Harris asks his readers why they don't lose sleep about whether to convert to Islam since they (most likely) cannot prove that Gabriel did not appear to Muhammad in his cave and give him his commission. The burden of proof, he says, is not on you to disprove it, but on them to prove it, which they cannot do. Well, since you know what it's like to be an atheist with respect to Islam, you can now hopefully understand why Harris is one with respect to Christianity, as well as all other religions that rest on an unsubstantiated and unverifiable claim to divine authority.

It is at this point that Harris's confusion becomes apparent. A typical evangelical would have a difficult time responding to this argument since his faith is largely based upon his experience of Jesus not unlike that of the Muslim (or the Mormon for that matter). But if Harris's opponent is, as he claims, someone who believes in Christianity "because it is true" (such as a confessionalist), then this argument presents no problem at all.
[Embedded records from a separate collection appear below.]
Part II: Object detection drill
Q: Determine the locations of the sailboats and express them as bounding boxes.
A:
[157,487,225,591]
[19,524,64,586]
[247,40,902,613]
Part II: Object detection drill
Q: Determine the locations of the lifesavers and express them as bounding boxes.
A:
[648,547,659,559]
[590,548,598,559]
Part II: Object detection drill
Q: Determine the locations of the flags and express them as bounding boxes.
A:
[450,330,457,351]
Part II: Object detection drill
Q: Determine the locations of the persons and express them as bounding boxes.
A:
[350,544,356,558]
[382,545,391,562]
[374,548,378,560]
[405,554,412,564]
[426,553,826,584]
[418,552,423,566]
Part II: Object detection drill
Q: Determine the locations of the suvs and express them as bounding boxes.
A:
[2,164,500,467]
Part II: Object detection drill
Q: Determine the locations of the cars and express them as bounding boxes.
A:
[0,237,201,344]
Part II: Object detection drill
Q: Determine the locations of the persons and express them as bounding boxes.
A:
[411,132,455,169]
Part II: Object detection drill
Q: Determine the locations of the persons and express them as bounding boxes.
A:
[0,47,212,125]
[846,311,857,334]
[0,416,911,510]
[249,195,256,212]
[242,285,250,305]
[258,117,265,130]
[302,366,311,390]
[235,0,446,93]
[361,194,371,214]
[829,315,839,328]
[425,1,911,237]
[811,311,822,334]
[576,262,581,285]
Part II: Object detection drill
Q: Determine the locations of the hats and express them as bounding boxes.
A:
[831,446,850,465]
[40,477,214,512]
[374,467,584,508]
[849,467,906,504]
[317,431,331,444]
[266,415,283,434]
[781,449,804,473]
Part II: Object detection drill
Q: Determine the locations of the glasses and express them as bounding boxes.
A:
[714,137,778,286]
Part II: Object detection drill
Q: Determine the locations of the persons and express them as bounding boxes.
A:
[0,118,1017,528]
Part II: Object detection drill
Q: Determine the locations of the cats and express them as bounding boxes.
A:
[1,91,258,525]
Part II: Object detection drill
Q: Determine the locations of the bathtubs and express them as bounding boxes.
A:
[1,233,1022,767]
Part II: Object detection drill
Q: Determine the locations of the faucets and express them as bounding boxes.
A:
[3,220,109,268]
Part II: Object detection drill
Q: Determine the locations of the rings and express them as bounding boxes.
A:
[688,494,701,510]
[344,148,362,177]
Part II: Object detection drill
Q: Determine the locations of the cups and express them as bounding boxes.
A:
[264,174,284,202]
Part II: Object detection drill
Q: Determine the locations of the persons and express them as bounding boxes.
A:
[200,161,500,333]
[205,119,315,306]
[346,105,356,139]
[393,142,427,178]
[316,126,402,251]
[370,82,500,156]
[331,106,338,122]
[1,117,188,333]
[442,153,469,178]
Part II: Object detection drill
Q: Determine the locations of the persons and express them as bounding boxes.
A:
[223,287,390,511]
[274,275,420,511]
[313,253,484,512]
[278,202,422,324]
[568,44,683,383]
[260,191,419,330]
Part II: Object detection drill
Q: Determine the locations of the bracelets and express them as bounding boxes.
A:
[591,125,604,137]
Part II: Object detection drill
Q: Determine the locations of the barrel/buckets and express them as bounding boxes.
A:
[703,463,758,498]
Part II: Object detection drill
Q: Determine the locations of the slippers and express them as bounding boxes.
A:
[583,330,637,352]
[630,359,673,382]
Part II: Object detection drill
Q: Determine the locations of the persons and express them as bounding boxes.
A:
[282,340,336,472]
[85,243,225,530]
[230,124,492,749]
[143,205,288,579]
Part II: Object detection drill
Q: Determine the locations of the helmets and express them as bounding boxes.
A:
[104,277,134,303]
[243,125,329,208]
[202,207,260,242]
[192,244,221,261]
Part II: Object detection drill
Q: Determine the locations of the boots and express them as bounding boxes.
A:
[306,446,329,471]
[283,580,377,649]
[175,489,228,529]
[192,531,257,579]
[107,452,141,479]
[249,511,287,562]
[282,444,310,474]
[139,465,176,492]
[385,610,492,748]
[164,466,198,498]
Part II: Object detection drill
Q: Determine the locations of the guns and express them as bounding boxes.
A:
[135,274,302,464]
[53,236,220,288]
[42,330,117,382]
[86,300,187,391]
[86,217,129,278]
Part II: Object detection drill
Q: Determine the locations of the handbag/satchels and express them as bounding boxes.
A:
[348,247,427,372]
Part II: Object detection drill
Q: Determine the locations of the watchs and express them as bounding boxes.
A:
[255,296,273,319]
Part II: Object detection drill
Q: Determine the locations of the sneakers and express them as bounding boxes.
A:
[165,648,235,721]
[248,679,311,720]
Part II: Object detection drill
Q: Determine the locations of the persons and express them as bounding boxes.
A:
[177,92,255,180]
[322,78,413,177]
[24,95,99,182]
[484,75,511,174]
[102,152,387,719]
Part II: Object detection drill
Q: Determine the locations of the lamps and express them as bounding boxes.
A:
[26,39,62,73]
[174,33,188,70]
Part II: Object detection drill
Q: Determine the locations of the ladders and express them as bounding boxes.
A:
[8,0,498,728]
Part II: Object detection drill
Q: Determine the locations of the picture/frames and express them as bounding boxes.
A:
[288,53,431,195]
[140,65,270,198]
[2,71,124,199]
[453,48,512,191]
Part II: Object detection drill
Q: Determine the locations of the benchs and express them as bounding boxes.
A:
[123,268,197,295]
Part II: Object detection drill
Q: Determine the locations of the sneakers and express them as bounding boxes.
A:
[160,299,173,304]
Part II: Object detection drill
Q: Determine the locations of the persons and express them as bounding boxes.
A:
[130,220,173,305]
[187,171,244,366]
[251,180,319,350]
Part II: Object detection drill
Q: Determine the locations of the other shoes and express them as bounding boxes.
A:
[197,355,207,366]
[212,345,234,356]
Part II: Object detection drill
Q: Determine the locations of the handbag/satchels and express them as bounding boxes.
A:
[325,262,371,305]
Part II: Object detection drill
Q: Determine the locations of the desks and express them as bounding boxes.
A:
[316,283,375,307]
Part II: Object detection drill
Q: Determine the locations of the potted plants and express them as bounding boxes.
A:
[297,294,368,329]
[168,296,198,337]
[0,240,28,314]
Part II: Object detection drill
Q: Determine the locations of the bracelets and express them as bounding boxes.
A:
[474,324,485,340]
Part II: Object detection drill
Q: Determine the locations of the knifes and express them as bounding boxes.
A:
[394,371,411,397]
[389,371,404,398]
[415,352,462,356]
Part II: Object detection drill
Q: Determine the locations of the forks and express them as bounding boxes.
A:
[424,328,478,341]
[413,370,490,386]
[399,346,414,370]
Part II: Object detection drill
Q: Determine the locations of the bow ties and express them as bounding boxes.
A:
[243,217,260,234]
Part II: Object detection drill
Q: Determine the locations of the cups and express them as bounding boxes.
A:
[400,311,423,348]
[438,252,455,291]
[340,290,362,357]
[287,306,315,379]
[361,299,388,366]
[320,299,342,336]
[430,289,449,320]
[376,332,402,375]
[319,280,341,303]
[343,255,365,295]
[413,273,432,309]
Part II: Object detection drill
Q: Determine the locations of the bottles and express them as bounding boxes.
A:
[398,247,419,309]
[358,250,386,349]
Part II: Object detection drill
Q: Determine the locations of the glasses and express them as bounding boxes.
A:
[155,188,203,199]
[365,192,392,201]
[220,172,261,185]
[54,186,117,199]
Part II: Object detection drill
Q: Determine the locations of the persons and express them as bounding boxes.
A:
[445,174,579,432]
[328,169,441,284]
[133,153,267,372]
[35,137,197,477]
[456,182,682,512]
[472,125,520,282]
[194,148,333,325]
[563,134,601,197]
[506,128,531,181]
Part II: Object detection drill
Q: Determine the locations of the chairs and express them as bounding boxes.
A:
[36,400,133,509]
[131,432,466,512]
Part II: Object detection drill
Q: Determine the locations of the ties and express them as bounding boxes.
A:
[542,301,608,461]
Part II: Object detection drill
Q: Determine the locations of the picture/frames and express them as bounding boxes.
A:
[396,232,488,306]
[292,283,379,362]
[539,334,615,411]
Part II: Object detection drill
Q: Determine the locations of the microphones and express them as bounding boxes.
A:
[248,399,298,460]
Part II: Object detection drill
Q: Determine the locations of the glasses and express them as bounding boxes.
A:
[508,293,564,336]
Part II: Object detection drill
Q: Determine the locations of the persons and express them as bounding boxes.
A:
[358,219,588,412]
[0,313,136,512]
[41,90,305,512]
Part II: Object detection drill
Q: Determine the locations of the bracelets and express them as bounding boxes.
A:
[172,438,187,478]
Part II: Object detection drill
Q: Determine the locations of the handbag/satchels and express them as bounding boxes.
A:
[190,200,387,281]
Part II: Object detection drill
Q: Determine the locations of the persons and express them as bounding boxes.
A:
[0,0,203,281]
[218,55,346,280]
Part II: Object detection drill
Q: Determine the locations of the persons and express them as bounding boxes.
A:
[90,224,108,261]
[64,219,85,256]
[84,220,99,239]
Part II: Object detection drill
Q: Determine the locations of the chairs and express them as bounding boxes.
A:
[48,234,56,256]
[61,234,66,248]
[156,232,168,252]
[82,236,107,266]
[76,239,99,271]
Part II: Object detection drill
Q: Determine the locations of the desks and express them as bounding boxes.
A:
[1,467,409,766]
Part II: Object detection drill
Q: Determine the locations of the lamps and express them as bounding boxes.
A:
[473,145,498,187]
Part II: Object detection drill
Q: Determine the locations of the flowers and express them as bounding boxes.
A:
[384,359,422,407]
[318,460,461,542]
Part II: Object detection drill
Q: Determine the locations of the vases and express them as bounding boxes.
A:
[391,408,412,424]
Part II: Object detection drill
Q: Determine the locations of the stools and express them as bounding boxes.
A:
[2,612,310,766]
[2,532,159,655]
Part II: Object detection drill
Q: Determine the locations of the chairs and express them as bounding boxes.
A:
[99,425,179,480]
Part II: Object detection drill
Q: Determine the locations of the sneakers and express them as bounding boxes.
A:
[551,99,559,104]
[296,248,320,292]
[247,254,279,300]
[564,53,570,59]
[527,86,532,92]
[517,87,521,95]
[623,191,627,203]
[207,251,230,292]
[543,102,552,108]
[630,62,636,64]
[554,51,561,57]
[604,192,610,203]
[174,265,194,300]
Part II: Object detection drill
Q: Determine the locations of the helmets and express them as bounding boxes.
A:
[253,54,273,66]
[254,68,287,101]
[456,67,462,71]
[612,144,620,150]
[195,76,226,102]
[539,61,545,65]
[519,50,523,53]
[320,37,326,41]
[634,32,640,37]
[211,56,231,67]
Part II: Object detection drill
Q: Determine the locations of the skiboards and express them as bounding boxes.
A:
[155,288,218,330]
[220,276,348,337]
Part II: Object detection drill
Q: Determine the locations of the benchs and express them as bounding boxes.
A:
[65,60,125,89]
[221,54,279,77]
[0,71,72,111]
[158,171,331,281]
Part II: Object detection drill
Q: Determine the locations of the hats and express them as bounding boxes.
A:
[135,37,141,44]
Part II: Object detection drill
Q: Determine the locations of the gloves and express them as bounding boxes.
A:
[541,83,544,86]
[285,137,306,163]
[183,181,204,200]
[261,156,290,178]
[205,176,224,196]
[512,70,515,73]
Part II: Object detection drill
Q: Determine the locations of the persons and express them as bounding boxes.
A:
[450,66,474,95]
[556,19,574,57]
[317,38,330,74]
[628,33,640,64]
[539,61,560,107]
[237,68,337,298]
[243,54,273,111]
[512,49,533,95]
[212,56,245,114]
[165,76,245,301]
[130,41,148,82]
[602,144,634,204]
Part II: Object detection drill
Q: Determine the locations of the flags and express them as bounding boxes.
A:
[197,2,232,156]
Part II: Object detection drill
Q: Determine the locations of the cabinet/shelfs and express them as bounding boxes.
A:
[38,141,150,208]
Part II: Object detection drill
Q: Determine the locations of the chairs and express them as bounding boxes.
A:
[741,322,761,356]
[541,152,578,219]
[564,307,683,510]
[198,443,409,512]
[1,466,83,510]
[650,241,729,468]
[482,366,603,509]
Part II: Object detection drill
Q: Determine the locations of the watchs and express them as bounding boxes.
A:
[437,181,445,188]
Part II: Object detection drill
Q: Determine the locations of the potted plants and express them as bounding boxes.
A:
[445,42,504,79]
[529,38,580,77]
I believe the doctrines of Christianity because Jesus rose from the dead, not because he was visited by some angel in his secret bat-cave and then wrote a tell-all book about it later. The resurrection of Christ is something so profound that it has not only not been disproven (even by his enemies immediately afterward, or for 2000 years since), but it immediately, as in a few weeks later, began to alter the course of history.

To put it another way, Christianity, unlike Islam or any other religion, is instantly disproveable. So if Harris can habeas the corpus Christi, then he will have succeeded in his aim of destroying the Christian religion. But even if he can and does, he still will have been wrong that we believed for the same reason that Muqtada al-Sadr does.

Atheists 1, confessionalists 1, evangelicals 0.